Consegna dell'esercizio — Riproduca fedelmente il passo dell'articolo sui carabinieri sospesi a Monza compreso tra "Ma quello stesso" e "procuratore Flaminio Forieri.", estremi inclusi.

Brano selezionato —
Pestato a “pugni e manganellate”, poi portato in carcere malconcio e col volto tumefatto. Eppure, nel verbale dello scorso 20 ottobre risultava lui, un tunisino irregolare, uno dei tanti tossicodipendenti che gravitano attorno alla zona della stazione di Monza, il violento che avrebbe assaltato i carabinieri dopo essere “uscito da un anfratto”, e brandendo un “coltello da cucina e una catena che portava al collo”.
Ma quello stesso verbale, secondo la Procura, è falso, così come priva di fondamento sarebbe l’accusa di resistenza a pubblico ufficiale. Per questo motivo, adesso, due carabinieri della compagnia di Monza, tra cui un appuntato, sono stati sospesi dal servizio per un anno intero, in virtù di un’ordinanza emessa dal gip di piazza Garibaldi Patrizia Gallucci su richiesta del sostituto procuratore Flaminio Forieri.
Provvedimento restrittivo emesso nell’ambito dell’indagine che vede i due uomini dell’Arma (uno dei quali già condannato in passato dal tribunale militare per ingiurie e dalla Corte d’Appello di Brescia per un illecito amministrativo) indagati per i reati di falso, calunnia e lesioni. E contro il quale i due, che si professano innocenti, hanno presentato ricorso al tribunale del Riesame.

Materiale fornito —
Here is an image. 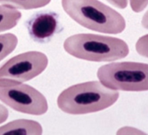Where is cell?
I'll list each match as a JSON object with an SVG mask.
<instances>
[{
    "label": "cell",
    "instance_id": "obj_4",
    "mask_svg": "<svg viewBox=\"0 0 148 135\" xmlns=\"http://www.w3.org/2000/svg\"><path fill=\"white\" fill-rule=\"evenodd\" d=\"M97 77L105 86L117 91L148 90V64L112 62L101 66Z\"/></svg>",
    "mask_w": 148,
    "mask_h": 135
},
{
    "label": "cell",
    "instance_id": "obj_11",
    "mask_svg": "<svg viewBox=\"0 0 148 135\" xmlns=\"http://www.w3.org/2000/svg\"><path fill=\"white\" fill-rule=\"evenodd\" d=\"M18 43V38L13 33L0 34V62L14 51Z\"/></svg>",
    "mask_w": 148,
    "mask_h": 135
},
{
    "label": "cell",
    "instance_id": "obj_7",
    "mask_svg": "<svg viewBox=\"0 0 148 135\" xmlns=\"http://www.w3.org/2000/svg\"><path fill=\"white\" fill-rule=\"evenodd\" d=\"M25 26L30 38L40 43L51 40L61 27L59 14L49 10L33 14L26 21Z\"/></svg>",
    "mask_w": 148,
    "mask_h": 135
},
{
    "label": "cell",
    "instance_id": "obj_13",
    "mask_svg": "<svg viewBox=\"0 0 148 135\" xmlns=\"http://www.w3.org/2000/svg\"><path fill=\"white\" fill-rule=\"evenodd\" d=\"M130 7L134 12H141L148 5V0H130Z\"/></svg>",
    "mask_w": 148,
    "mask_h": 135
},
{
    "label": "cell",
    "instance_id": "obj_16",
    "mask_svg": "<svg viewBox=\"0 0 148 135\" xmlns=\"http://www.w3.org/2000/svg\"><path fill=\"white\" fill-rule=\"evenodd\" d=\"M9 117V111L4 105L0 103V124L5 122Z\"/></svg>",
    "mask_w": 148,
    "mask_h": 135
},
{
    "label": "cell",
    "instance_id": "obj_12",
    "mask_svg": "<svg viewBox=\"0 0 148 135\" xmlns=\"http://www.w3.org/2000/svg\"><path fill=\"white\" fill-rule=\"evenodd\" d=\"M135 48L139 54L148 58V34L142 36L137 40Z\"/></svg>",
    "mask_w": 148,
    "mask_h": 135
},
{
    "label": "cell",
    "instance_id": "obj_8",
    "mask_svg": "<svg viewBox=\"0 0 148 135\" xmlns=\"http://www.w3.org/2000/svg\"><path fill=\"white\" fill-rule=\"evenodd\" d=\"M42 126L33 120H14L0 127V135L42 134Z\"/></svg>",
    "mask_w": 148,
    "mask_h": 135
},
{
    "label": "cell",
    "instance_id": "obj_9",
    "mask_svg": "<svg viewBox=\"0 0 148 135\" xmlns=\"http://www.w3.org/2000/svg\"><path fill=\"white\" fill-rule=\"evenodd\" d=\"M21 17L22 13L17 9L0 4V33L15 27Z\"/></svg>",
    "mask_w": 148,
    "mask_h": 135
},
{
    "label": "cell",
    "instance_id": "obj_2",
    "mask_svg": "<svg viewBox=\"0 0 148 135\" xmlns=\"http://www.w3.org/2000/svg\"><path fill=\"white\" fill-rule=\"evenodd\" d=\"M62 6L74 21L92 31L119 34L127 26L119 12L99 0H62Z\"/></svg>",
    "mask_w": 148,
    "mask_h": 135
},
{
    "label": "cell",
    "instance_id": "obj_15",
    "mask_svg": "<svg viewBox=\"0 0 148 135\" xmlns=\"http://www.w3.org/2000/svg\"><path fill=\"white\" fill-rule=\"evenodd\" d=\"M108 2L119 9H125L128 5V0H106Z\"/></svg>",
    "mask_w": 148,
    "mask_h": 135
},
{
    "label": "cell",
    "instance_id": "obj_10",
    "mask_svg": "<svg viewBox=\"0 0 148 135\" xmlns=\"http://www.w3.org/2000/svg\"><path fill=\"white\" fill-rule=\"evenodd\" d=\"M51 0H0V4L17 10H34L48 5Z\"/></svg>",
    "mask_w": 148,
    "mask_h": 135
},
{
    "label": "cell",
    "instance_id": "obj_6",
    "mask_svg": "<svg viewBox=\"0 0 148 135\" xmlns=\"http://www.w3.org/2000/svg\"><path fill=\"white\" fill-rule=\"evenodd\" d=\"M0 101L14 111L30 115H43L49 108L41 93L23 83L0 86Z\"/></svg>",
    "mask_w": 148,
    "mask_h": 135
},
{
    "label": "cell",
    "instance_id": "obj_5",
    "mask_svg": "<svg viewBox=\"0 0 148 135\" xmlns=\"http://www.w3.org/2000/svg\"><path fill=\"white\" fill-rule=\"evenodd\" d=\"M49 64L42 52L30 51L14 56L0 66V86L22 84L40 75Z\"/></svg>",
    "mask_w": 148,
    "mask_h": 135
},
{
    "label": "cell",
    "instance_id": "obj_3",
    "mask_svg": "<svg viewBox=\"0 0 148 135\" xmlns=\"http://www.w3.org/2000/svg\"><path fill=\"white\" fill-rule=\"evenodd\" d=\"M64 49L71 56L95 62H114L130 53L128 44L122 39L93 33H78L68 37Z\"/></svg>",
    "mask_w": 148,
    "mask_h": 135
},
{
    "label": "cell",
    "instance_id": "obj_14",
    "mask_svg": "<svg viewBox=\"0 0 148 135\" xmlns=\"http://www.w3.org/2000/svg\"><path fill=\"white\" fill-rule=\"evenodd\" d=\"M118 134H145L144 132L132 127H123L117 131Z\"/></svg>",
    "mask_w": 148,
    "mask_h": 135
},
{
    "label": "cell",
    "instance_id": "obj_17",
    "mask_svg": "<svg viewBox=\"0 0 148 135\" xmlns=\"http://www.w3.org/2000/svg\"><path fill=\"white\" fill-rule=\"evenodd\" d=\"M142 25L145 28L148 29V10L146 12L145 14L143 15V18H142Z\"/></svg>",
    "mask_w": 148,
    "mask_h": 135
},
{
    "label": "cell",
    "instance_id": "obj_1",
    "mask_svg": "<svg viewBox=\"0 0 148 135\" xmlns=\"http://www.w3.org/2000/svg\"><path fill=\"white\" fill-rule=\"evenodd\" d=\"M119 98V91L108 88L101 81H90L64 90L58 96L57 106L66 114L82 115L106 109Z\"/></svg>",
    "mask_w": 148,
    "mask_h": 135
}]
</instances>
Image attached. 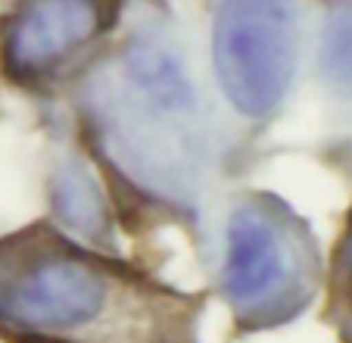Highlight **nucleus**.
<instances>
[{
	"label": "nucleus",
	"mask_w": 352,
	"mask_h": 343,
	"mask_svg": "<svg viewBox=\"0 0 352 343\" xmlns=\"http://www.w3.org/2000/svg\"><path fill=\"white\" fill-rule=\"evenodd\" d=\"M0 324L47 343H193L178 297L44 228L0 240Z\"/></svg>",
	"instance_id": "obj_1"
},
{
	"label": "nucleus",
	"mask_w": 352,
	"mask_h": 343,
	"mask_svg": "<svg viewBox=\"0 0 352 343\" xmlns=\"http://www.w3.org/2000/svg\"><path fill=\"white\" fill-rule=\"evenodd\" d=\"M225 297L253 328L278 324L306 306L315 287V250L284 212L246 206L228 225Z\"/></svg>",
	"instance_id": "obj_2"
},
{
	"label": "nucleus",
	"mask_w": 352,
	"mask_h": 343,
	"mask_svg": "<svg viewBox=\"0 0 352 343\" xmlns=\"http://www.w3.org/2000/svg\"><path fill=\"white\" fill-rule=\"evenodd\" d=\"M296 0H221L212 32L215 75L243 116L278 110L296 72Z\"/></svg>",
	"instance_id": "obj_3"
},
{
	"label": "nucleus",
	"mask_w": 352,
	"mask_h": 343,
	"mask_svg": "<svg viewBox=\"0 0 352 343\" xmlns=\"http://www.w3.org/2000/svg\"><path fill=\"white\" fill-rule=\"evenodd\" d=\"M116 0H25L3 32V60L16 79H41L69 63L113 19Z\"/></svg>",
	"instance_id": "obj_4"
},
{
	"label": "nucleus",
	"mask_w": 352,
	"mask_h": 343,
	"mask_svg": "<svg viewBox=\"0 0 352 343\" xmlns=\"http://www.w3.org/2000/svg\"><path fill=\"white\" fill-rule=\"evenodd\" d=\"M324 72L340 87L352 91V3L331 16L324 34Z\"/></svg>",
	"instance_id": "obj_5"
},
{
	"label": "nucleus",
	"mask_w": 352,
	"mask_h": 343,
	"mask_svg": "<svg viewBox=\"0 0 352 343\" xmlns=\"http://www.w3.org/2000/svg\"><path fill=\"white\" fill-rule=\"evenodd\" d=\"M56 200H60V212L81 231H97L100 228V203L94 194L91 181H85L78 172L63 175L56 185Z\"/></svg>",
	"instance_id": "obj_6"
},
{
	"label": "nucleus",
	"mask_w": 352,
	"mask_h": 343,
	"mask_svg": "<svg viewBox=\"0 0 352 343\" xmlns=\"http://www.w3.org/2000/svg\"><path fill=\"white\" fill-rule=\"evenodd\" d=\"M25 343H47V340H25Z\"/></svg>",
	"instance_id": "obj_7"
}]
</instances>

Soluzione dell'esercizio —
Ma quello stesso verbale, secondo la Procura, è falso, così come priva di fondamento sarebbe l’accusa di resistenza a pubblico ufficiale. Per questo motivo, adesso, due carabinieri della compagnia di Monza, tra cui un appuntato, sono stati sospesi dal servizio per un anno intero, in virtù di un’ordinanza emessa dal gip di piazza Garibaldi Patrizia Gallucci su richiesta del sostituto procuratore Flaminio Forieri.